La démocratie, avant d’être un système politique « le pire des régimes à l’exception de tous les autres » disait Winston Churchill, est aussi, à l’échelle individuelle, un état d’esprit, une façon d’être dans la vie, une façon de se comporter au sein du groupe social, une façon de gérer l’espace qui est le sien au sein d’une communauté de destin. On ne peut parler d’esprit ou de culture démocratique sans lui adjoindre l’esprit citoyen : cette civilité, ces sédiments de l’histoire, qui intime que la liberté de chacun s’arrête là où commence celle des autres. Les deux sont deux faces de la même médaille.  Or lorsque nous passons en revue les faits et gestes de nos concitoyens, leur goujaterie voire leur ensauvagement, force est de constater que c’est précisément tout cela qui leur fait le plus défaut. Si quelques ilots de résistance, dans cette anomie générale,  sont encore visibles, ils se situent au sein d’une élite, minoritaire hélas et en voie de disparition. Une élite qu’on a systématiquement traquée, poussée à l’exile, exclue de la gestion de la cité, pour l’empêcher de transmettre le message des lumières, des valeurs humaines et de la civilisation universelle. Il ne faut pas attendre de l’école, prise en otage par des obscurantistes, qu’elle remédie à la situation. Celle-ci risque même d’empirer à voir la facilité avec laquelle certains courants intégristes du moyen orient essaiment et arrivent à s’implanter au sein d’une population aussi fragilisée. Si la nature est en horreur à l’égard du vide, elle l’est également vis-à-vis du statuquo et, le changement finira bien par se produire un jour.
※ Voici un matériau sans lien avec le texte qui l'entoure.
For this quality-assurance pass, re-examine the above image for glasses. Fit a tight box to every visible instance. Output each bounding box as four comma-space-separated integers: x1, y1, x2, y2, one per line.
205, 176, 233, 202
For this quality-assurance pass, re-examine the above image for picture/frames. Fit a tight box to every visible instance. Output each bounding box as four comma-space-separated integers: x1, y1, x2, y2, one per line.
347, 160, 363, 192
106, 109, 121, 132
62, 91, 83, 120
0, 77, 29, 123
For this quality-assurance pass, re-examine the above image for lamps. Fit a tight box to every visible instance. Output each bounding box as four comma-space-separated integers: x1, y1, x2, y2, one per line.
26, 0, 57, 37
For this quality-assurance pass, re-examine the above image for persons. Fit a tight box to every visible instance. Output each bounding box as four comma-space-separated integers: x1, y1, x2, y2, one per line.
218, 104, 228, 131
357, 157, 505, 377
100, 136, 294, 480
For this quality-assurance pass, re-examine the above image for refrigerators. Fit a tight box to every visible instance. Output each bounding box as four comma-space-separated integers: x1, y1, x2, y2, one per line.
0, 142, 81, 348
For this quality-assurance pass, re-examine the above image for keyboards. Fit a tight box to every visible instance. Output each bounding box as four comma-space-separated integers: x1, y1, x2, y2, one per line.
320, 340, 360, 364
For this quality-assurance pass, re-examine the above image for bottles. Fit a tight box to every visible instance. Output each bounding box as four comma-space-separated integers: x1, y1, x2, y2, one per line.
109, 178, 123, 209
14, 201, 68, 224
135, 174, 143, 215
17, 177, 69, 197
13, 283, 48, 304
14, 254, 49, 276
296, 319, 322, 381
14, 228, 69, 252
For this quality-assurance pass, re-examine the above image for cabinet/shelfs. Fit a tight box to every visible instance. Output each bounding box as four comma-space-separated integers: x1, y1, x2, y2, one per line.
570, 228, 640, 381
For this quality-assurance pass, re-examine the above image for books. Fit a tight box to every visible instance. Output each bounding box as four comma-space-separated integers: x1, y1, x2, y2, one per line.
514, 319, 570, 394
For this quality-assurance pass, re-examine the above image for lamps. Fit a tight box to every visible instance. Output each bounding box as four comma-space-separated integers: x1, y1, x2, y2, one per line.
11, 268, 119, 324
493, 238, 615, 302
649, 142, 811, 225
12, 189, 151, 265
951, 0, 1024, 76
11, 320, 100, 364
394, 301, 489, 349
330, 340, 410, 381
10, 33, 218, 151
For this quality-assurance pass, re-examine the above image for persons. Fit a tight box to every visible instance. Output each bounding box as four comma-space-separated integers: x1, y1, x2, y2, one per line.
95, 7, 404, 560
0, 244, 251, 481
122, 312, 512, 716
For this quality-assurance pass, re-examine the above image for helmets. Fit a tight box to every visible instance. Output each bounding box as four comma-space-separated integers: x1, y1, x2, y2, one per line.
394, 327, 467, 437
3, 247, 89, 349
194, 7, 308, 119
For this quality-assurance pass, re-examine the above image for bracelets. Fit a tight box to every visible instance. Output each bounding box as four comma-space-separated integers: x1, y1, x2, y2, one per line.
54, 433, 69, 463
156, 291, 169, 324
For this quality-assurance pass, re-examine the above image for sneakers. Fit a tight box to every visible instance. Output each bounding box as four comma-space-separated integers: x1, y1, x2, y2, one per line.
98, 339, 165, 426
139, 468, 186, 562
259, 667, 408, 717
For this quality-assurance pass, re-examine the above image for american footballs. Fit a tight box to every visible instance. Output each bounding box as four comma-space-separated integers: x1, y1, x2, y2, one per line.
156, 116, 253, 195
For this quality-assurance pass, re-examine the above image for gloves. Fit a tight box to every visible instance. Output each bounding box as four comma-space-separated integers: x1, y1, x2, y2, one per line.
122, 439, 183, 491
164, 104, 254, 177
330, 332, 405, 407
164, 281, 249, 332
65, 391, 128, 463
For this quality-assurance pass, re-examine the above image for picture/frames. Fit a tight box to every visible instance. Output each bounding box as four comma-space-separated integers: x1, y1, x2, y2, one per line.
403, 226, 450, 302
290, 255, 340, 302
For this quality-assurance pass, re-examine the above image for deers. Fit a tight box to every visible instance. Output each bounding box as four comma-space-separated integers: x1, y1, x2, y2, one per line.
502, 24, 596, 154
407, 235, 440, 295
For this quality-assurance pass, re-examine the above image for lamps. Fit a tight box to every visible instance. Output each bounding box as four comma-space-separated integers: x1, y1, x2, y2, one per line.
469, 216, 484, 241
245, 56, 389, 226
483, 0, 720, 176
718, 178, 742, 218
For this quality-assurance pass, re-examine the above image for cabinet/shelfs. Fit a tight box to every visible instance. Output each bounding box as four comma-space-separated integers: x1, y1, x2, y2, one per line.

Souhaitons qu’il ne se fera pas  dans la violence.  Ce système fondé sur la rente tombera quand la rente s’asséchera, mais ce qui surviendra ne sera pas forcément meilleure (on aura la même société avec en plus des panses vides) car,  le processus de l’évolution des mentalités mettra longtemps à s’ébranler. Il progressera à un rythme encore plus lent tant le passif à résorber est immense. Ce chemin sera de plus en plus ardu vu la multiplication croissante des obstacles à franchir. L’un d’entre eux et sans doute le plus complexe pour nos concitoyens concernera la clarification de leur rapport à la cité, à la religion et la place de celle-ci dans celle-là.